Cover Ich bin dann mal nackt

Ich bin dann mal nackt. Eine Reise zu den unverhüllten Kulturen unserer Welt, Goldmann-Verlag, 288 Seiten, 14 Euro. 

Haben Ost- und Westdeutsche ein anderes Verhältnis zum Nacktsein?

Ja. Die Ostdeutschen haben sich ihr Recht auf Nacktheit hart erkämpft. Die DDR-Staats- und Parteiführung wollte in den 50er- und 60er-Jahren verbieten, dass man nackt an den Strand geht und ist damit krachend gescheitert. Es war eine kleine Freiheit, die sich die DDR-Bürger erkämpft haben. Nacktbaden war auf einmal nicht nur angenehm, sondern auch noch subversiv.

Fielen mit der Mauer auch die Badehosen und Bikinis im Westen?
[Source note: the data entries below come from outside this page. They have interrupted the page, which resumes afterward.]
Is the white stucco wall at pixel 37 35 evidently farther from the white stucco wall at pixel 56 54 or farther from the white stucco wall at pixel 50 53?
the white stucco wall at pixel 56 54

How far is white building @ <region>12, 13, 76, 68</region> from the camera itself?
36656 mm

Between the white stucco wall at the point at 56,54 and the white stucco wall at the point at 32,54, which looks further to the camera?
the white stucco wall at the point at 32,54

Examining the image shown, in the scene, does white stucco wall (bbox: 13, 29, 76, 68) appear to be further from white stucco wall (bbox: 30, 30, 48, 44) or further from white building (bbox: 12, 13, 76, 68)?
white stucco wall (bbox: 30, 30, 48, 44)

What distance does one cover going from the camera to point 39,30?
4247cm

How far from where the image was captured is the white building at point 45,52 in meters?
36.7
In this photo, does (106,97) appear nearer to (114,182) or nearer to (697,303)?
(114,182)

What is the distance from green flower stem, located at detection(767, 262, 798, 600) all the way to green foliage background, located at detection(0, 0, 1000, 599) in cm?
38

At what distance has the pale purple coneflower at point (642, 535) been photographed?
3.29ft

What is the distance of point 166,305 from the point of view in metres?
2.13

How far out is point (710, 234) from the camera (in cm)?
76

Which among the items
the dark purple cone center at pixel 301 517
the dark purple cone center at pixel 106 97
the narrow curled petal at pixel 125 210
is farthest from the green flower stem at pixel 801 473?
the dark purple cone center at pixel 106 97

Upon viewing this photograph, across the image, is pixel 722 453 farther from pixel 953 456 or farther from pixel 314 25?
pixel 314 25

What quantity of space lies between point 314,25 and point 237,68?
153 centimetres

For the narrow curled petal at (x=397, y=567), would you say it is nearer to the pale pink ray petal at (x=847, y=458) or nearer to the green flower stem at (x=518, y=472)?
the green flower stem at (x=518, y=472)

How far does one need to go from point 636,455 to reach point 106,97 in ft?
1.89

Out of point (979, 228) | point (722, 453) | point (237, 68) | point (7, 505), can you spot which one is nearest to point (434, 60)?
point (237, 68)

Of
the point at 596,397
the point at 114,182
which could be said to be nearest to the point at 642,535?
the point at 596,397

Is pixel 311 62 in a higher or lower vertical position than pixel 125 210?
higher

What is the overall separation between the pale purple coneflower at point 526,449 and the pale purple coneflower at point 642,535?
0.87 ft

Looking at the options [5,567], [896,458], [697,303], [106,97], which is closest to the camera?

Nein, es war eher andersrum. Als in den 90er-Jahren die Westdeutschen mit ihren Badetextilien an die Ostseestrände kamen, haben viele Ostdeutsche das als übergriffig empfunden. Mittlerweile ist es entspannter. Ich war im Sommer wieder auf Rügen am Strand. Natürlich nackt. Dort geht es heute bunt zu. Gemischte Einheit! Der eine hat eine Badehose an, der andere nicht. Die eine trägt Bikini oder Badeanzug, die andere nicht. Und ich glaube nicht, dass man daran ablesen kann, wer aus dem Osten und wer aus dem Westen kommt.

Wäre die Welt ein besserer Ort wäre, wenn mehr Leute häufiger nackt wären?

Nacktsein an sich macht die Welt nicht zwangsläufig zu einem besseren Ort. Aber ich glaube, viele Menschen wären entspannter, zufriedener, toleranter und glücklicher, wenn sie häufiger nackt wären. So könnte die Welt zu einem glücklicheren Ort werden.